Don’t posture, Eril, they’ll think it’s a made up speech you learned from Raerquel. Kithri fought against the dawning certainty that the hearing was merely a formality, like the grant applications her father said would never be seriously considered. The damned slugs kept moving around, as if they were engaged in a ritual dance. F
or god’s sake, weren’t they even listening?
“We are convinced these two worlds represent divergent possibilities, of which yours is the precursor,” Eril struggled on. “My world may well be the future in which your civilization destroys itself. In Brianna’s, some other catastrophe might occur, one that turns this ocean into a forest floor.”
He took another deep breath, as if gathering himself. “Scientist Raerquel told us you’re on the brink of an interstellar war. If this actually happens — and either of our worlds are the consequence — ”
“Dangerous it is to be listening to this primitive vertebrate performance!” Ru-elliven interrupted. “As dangerous as giving credence to the heresies of NewHome and Tomorrow. I warn you, once we allow it, then our own thoughts will become polluted beyond repair!”

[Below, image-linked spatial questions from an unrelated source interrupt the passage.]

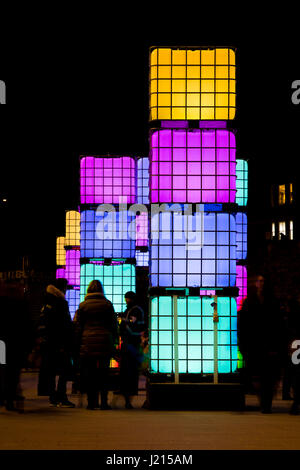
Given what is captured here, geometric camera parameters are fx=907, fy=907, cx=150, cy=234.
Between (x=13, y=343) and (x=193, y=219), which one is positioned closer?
(x=13, y=343)

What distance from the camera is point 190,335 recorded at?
12.1 meters

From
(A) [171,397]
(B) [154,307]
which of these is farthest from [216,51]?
(A) [171,397]

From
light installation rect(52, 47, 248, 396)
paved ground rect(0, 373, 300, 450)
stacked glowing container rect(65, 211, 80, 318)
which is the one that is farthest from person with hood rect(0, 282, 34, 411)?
stacked glowing container rect(65, 211, 80, 318)

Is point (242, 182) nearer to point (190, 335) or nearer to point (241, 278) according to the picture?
point (241, 278)

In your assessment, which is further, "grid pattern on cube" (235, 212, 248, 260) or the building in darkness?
the building in darkness

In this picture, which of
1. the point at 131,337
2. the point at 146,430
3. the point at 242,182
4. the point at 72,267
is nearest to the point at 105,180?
the point at 242,182

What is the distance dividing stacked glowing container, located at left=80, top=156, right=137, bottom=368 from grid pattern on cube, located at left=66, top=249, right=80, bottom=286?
6171 mm

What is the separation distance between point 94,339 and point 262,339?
2.25 metres

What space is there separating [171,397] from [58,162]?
12.3 meters

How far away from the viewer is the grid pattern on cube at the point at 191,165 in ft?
39.8

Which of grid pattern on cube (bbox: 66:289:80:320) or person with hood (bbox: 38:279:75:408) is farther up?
grid pattern on cube (bbox: 66:289:80:320)

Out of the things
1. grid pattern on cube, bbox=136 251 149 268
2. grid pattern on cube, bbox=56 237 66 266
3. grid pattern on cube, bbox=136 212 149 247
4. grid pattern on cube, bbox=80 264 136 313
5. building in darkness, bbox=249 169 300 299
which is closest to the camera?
grid pattern on cube, bbox=80 264 136 313

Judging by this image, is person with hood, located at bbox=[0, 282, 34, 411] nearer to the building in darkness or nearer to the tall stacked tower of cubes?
the tall stacked tower of cubes

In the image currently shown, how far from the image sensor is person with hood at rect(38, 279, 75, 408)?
1330 centimetres
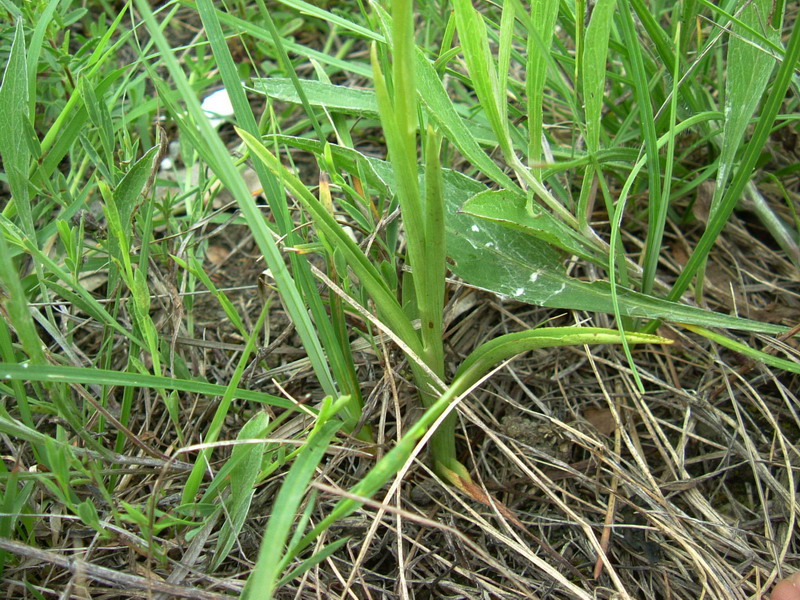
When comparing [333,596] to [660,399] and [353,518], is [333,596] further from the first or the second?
[660,399]

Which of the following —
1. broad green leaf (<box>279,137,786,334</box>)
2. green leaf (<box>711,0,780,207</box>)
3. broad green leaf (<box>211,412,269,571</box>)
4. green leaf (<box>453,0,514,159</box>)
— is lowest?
broad green leaf (<box>211,412,269,571</box>)

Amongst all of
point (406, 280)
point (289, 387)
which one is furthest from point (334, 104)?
point (289, 387)

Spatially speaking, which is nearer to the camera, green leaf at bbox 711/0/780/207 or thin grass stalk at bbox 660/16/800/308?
thin grass stalk at bbox 660/16/800/308

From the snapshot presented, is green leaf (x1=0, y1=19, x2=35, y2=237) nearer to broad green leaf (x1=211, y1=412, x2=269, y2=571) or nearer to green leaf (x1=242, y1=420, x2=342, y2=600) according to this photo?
broad green leaf (x1=211, y1=412, x2=269, y2=571)

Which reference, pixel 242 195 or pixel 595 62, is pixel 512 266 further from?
pixel 242 195

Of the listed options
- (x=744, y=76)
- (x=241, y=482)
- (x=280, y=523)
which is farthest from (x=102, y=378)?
(x=744, y=76)

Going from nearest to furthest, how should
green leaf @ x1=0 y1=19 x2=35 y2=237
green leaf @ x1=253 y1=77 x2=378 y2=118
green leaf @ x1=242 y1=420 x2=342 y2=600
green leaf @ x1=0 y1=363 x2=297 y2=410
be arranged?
green leaf @ x1=242 y1=420 x2=342 y2=600 < green leaf @ x1=0 y1=363 x2=297 y2=410 < green leaf @ x1=0 y1=19 x2=35 y2=237 < green leaf @ x1=253 y1=77 x2=378 y2=118

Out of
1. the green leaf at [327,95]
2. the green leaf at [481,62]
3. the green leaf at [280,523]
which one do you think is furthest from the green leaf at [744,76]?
the green leaf at [280,523]

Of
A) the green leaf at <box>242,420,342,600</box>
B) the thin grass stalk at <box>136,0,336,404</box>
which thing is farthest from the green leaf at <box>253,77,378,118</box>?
the green leaf at <box>242,420,342,600</box>
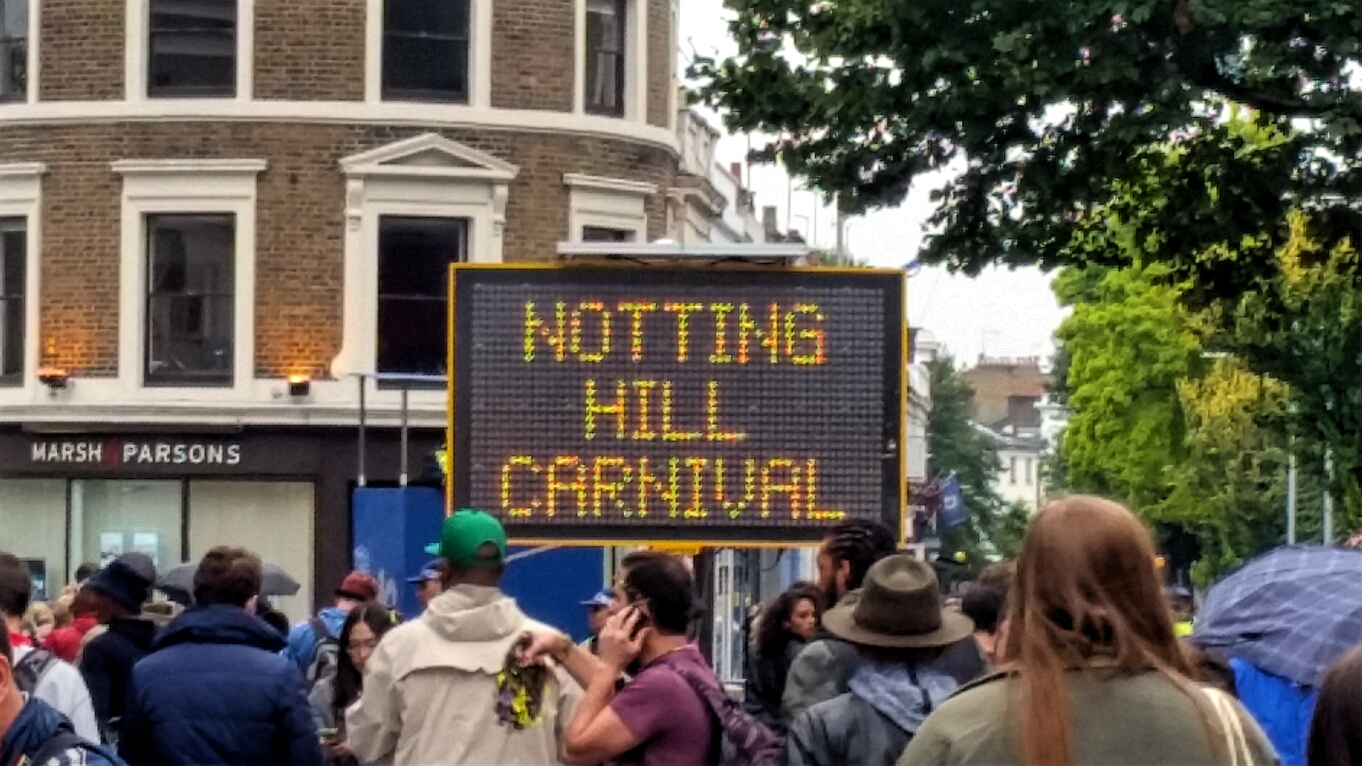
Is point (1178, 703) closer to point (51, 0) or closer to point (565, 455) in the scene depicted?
point (565, 455)

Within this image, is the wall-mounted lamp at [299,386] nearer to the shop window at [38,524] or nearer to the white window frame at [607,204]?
the shop window at [38,524]

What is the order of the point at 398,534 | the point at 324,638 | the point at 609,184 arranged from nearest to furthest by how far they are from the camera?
the point at 324,638 < the point at 398,534 < the point at 609,184

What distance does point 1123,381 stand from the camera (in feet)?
204

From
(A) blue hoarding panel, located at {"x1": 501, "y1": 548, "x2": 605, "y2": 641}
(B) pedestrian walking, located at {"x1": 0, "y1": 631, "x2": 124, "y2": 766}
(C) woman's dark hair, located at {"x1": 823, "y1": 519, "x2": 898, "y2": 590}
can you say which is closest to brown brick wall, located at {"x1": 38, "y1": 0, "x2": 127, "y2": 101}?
(A) blue hoarding panel, located at {"x1": 501, "y1": 548, "x2": 605, "y2": 641}

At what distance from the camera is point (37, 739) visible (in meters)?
4.68

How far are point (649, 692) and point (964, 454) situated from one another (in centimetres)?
10279

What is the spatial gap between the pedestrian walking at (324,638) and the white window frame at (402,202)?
16166 mm

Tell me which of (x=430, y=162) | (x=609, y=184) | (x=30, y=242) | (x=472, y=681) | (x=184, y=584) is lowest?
(x=184, y=584)

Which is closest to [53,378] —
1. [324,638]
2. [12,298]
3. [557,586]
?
[12,298]

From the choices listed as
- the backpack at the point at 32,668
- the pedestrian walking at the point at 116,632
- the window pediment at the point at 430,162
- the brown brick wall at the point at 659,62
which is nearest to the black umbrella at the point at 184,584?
the pedestrian walking at the point at 116,632

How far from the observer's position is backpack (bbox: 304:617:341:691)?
12.9 meters

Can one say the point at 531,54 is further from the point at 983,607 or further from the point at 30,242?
the point at 983,607

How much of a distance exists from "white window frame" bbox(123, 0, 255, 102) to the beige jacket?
23.2m

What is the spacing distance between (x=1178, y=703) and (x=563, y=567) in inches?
623
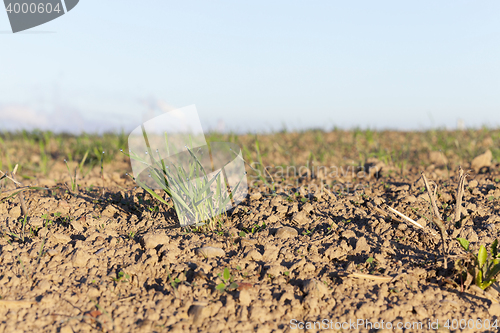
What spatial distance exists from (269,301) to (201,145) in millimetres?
1151

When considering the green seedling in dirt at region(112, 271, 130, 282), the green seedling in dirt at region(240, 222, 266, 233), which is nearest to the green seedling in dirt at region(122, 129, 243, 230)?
the green seedling in dirt at region(240, 222, 266, 233)

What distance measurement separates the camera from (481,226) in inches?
88.3

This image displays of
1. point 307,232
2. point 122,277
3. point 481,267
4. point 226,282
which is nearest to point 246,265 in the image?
point 226,282

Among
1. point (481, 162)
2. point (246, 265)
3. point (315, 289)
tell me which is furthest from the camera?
point (481, 162)

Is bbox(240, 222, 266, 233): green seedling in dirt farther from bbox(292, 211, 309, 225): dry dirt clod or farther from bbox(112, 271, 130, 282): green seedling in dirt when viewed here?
bbox(112, 271, 130, 282): green seedling in dirt

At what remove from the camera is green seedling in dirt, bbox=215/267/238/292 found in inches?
65.4

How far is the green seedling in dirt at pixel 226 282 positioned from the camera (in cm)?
166

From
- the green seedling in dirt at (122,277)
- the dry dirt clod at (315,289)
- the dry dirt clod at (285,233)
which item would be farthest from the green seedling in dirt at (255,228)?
the green seedling in dirt at (122,277)

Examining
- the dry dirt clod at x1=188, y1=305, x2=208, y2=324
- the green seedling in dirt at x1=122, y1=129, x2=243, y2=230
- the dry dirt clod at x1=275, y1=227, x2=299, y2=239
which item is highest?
the green seedling in dirt at x1=122, y1=129, x2=243, y2=230

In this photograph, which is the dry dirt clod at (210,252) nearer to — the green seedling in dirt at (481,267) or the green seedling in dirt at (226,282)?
the green seedling in dirt at (226,282)

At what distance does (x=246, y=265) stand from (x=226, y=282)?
0.16 meters

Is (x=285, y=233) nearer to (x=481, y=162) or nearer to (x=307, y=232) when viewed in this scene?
(x=307, y=232)

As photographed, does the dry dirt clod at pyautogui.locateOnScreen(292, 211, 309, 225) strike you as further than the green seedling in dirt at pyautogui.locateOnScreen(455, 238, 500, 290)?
Yes

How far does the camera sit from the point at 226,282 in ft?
5.62
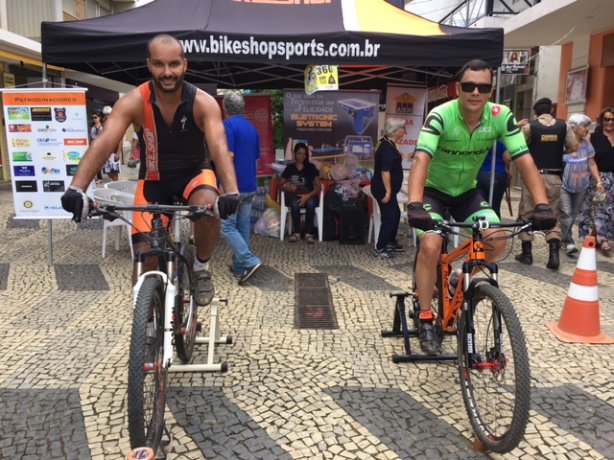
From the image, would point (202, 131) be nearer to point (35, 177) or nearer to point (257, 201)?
point (35, 177)

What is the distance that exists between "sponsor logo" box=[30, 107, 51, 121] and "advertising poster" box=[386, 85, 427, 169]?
5108 millimetres

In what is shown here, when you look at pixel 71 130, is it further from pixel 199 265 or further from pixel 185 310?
pixel 185 310

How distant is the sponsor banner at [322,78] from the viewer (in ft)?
19.5

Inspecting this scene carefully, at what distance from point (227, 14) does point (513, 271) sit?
4.36 metres

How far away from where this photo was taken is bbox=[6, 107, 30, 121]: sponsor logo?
5.99 metres

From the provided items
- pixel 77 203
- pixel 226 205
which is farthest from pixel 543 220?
pixel 77 203

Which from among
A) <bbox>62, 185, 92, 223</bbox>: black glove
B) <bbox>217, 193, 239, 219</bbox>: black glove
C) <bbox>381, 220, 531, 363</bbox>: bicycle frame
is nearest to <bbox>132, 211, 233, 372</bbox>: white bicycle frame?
<bbox>217, 193, 239, 219</bbox>: black glove

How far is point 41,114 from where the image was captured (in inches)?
237

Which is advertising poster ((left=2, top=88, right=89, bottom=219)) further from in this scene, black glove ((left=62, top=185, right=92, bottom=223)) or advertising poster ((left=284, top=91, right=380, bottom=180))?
black glove ((left=62, top=185, right=92, bottom=223))

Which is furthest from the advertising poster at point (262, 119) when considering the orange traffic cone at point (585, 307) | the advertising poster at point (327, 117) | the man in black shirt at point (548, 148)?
the orange traffic cone at point (585, 307)

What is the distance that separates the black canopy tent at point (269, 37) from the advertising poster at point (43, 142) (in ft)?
1.53

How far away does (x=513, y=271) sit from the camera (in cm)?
629

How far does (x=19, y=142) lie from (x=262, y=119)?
411 centimetres

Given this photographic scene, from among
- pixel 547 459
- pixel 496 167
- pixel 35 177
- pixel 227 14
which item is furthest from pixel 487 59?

During Eril’s speech, the gastropoids had intensified their bodily pulsations. The reflections glinting off their silvery skins now made Kithri disoriented and nauseated, much as the light displays in the laboratory had. During the moment of silence that followed Ru-elliven’s outburst, she glanced up at the glittering towers. Something flooded up behind her eyes, the same something that had roused at the sight of the crystalline ships. She saw the sky darken to the emptiness of space. The spires and towers fractured into a million bits, scintillating in the light of a massive fireball. Wild, anguished wailing lanced through her mind — a name she did not recognize — and then she was staring at the intact lacework panels as another gastropoid voice boomed out.
“ — Scientist Raerquel’s sympathy with the NewHome degenerates is clearly stemming from its perverted fascination with sub-sentient animals — ”
Brianna pushed forward, jerking away from Lennart’s restraining hand. Crimson had risen to her cheeks, leaving the rest of her face waxen pale by comparison.
“You cannot dismiss us like this!” she said. “I am not some degenerate animal, I am a trained scientist! I don’t give an untranslatable about your adolescent politics. My sole loyalty is to the truth. If you only let us, we can — we will — demonstrate all the attributes of a civilized species. Language. Abstract symbology. Time-binding. Complex social interactions. The ability to modify our natural environment.”